Text under study:
The most famous spiritual description of the purpose of mankind appears at the beginning of the Westminster Shorter Catechism. “Man’s chief end is to glorify God, and to enjoy him forever.” (WSC 1) In this description, the answer includes two purposes that involve God and man. This fundamental principle comprehends all the knowledge man possesses. Calvin writes, “Nearly all the wisdom we possess, that is to say, true and sound wisdom, consists of two parts: the knowledge of God and of ourselves.” (Calvin ICR Book I Chapter 1.1, Battles p.35) Here we begin to tie the threads together. Knowledge comes from God through His Word. Reading the Bible correctly gives us wisdom. The content of the Scripture includes the knowledge of God and of man. It teaches us to glorify God and to enjoy Him forever.
This means that we ought to understand a God-ward and a man-ward direction in the revelation of Scripture and therefor in the nature of reality. We see this in the twin concepts of the knowledge of God and knowledge of man. It appears in the catechism in the glory of God and man’s enjoyment of God. It appears again in the Catechism in the answer to “What do the Scriptures principally teach?” “The Scriptures principally teach, what man is to believe concerning God, and what duty God requires of man.” (WSC 3) This twin concept governs our purpose, knowledge, and the content of the Scriptures.
Lest we think there to be exact parity between these to ideas, Calvin suggests a first of the two. “Yet, however the knowledge of God and of ourselves may be mutually connected, the order of right teaching requires that we discuss the former first, then proceed afterward to treat the latter.” (ICR, Book I, Chapter 1.3, Battles p.39) Calvin states that man must consider the knowledge of God prior to the knowledge of self. Indeed, as you consider the ideas of reason and revelation found in the catechism, you see this priority maintained. Even that part directed toward man has a divine cast. We are to enjoy God, not things apart from God. Revelation teaches us the duties we owe to God. Life, reality, and knowledge revolve around God and without a knowledge of God, man is left ignorant, blind, foolish, and lifeless.

Actions to take:
1 > Translate this sentence from the passage on the chief end of man into Spanish: "Knowledge comes from God through His Word."
2 > In the passage on the chief end of man, which of the two kinds of knowledge does Calvin say must be discussed first?
3 > Write the next paragraph of the passage on the chief end of man, picking up after its final sentence.

Source data:
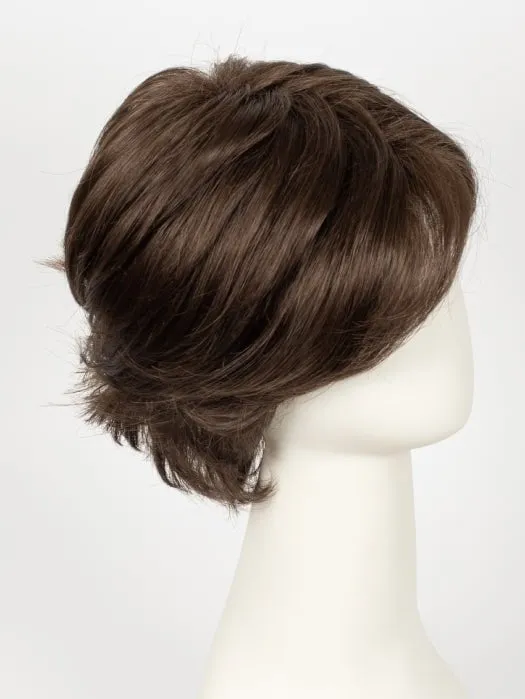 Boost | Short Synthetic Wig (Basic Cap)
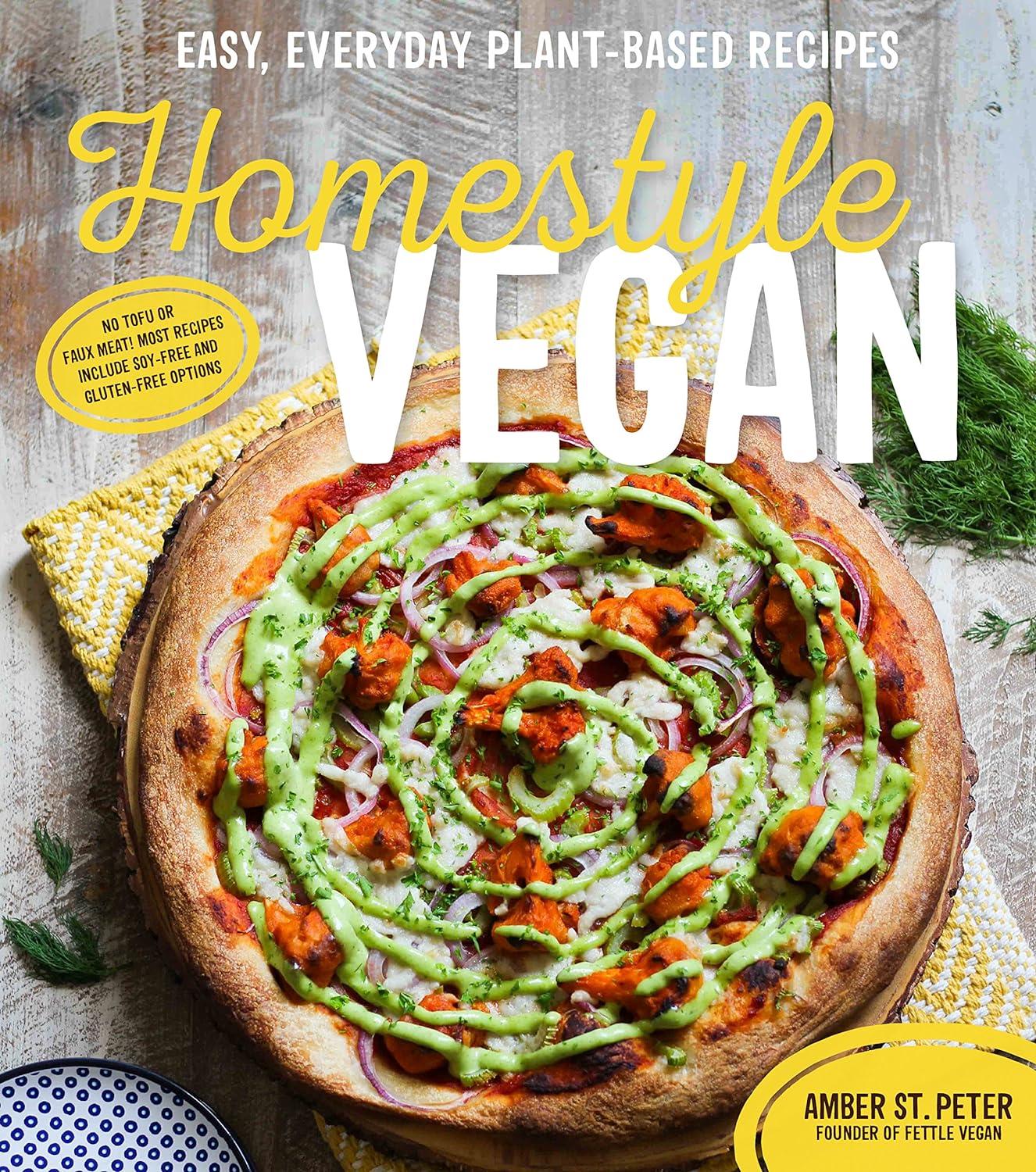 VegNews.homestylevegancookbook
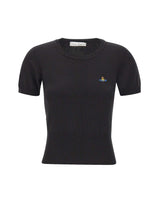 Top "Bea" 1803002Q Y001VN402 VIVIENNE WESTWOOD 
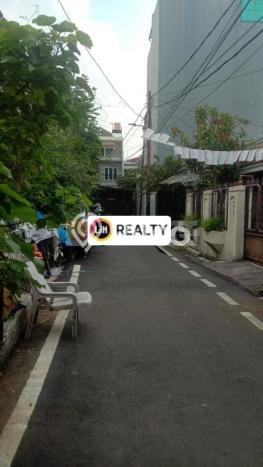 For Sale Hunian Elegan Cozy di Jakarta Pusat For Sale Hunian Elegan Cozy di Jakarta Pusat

Results for the exercise:
1 > El conocimiento viene de Dios por medio de su Palabra.

2 > The knowledge of God.

3 >
As we pursue wisdom and discernment, we must begin with God, but also see how reality operates concerning God. We must understand that first question and answer of the catechism regarding man’s chief end. Notice, the answer does not intend to exhaustively describe the purpose of man, rather to give us the broad umbrella under which all reality can be understood. In order to understand the purpose of all things, we must first understand these two facts.
Soli Deo Gloria
During the Reformation, the early reformers summarized the foundational beliefs of their movement in five phrases or “solas”. The “solas" begin with the Latin word meaning “only” or “alone”. They are sola scriptura (Scripture alone), sola gratia (grace alone), sola fide (faith alone), sola Christus (Christ alone), and soli Deo gloria (for the glory of God alone). We have already looked at the centrality of scripture asserted in sola scriptura. We now seek to develop the reformers doctrine of the purpose of all things, soli deo gloria. In this assertion, they said that all things ultimately exist for the glory of God. The highest good is the glory of God. All other concepts of good are subservient to this concept.
To understand this idea, we must also understand the concept of glory and God’s nature. As a divine, perfect being, God has no lack within His nature. He needs nothing from any. In no way does creation give glory to God. Rather, creation expresses the infinite glory God possesses. The affirmation of soli Deo gloria assumes the creation’s existence and the expression of glory within it. Again, theology and anthropology work together.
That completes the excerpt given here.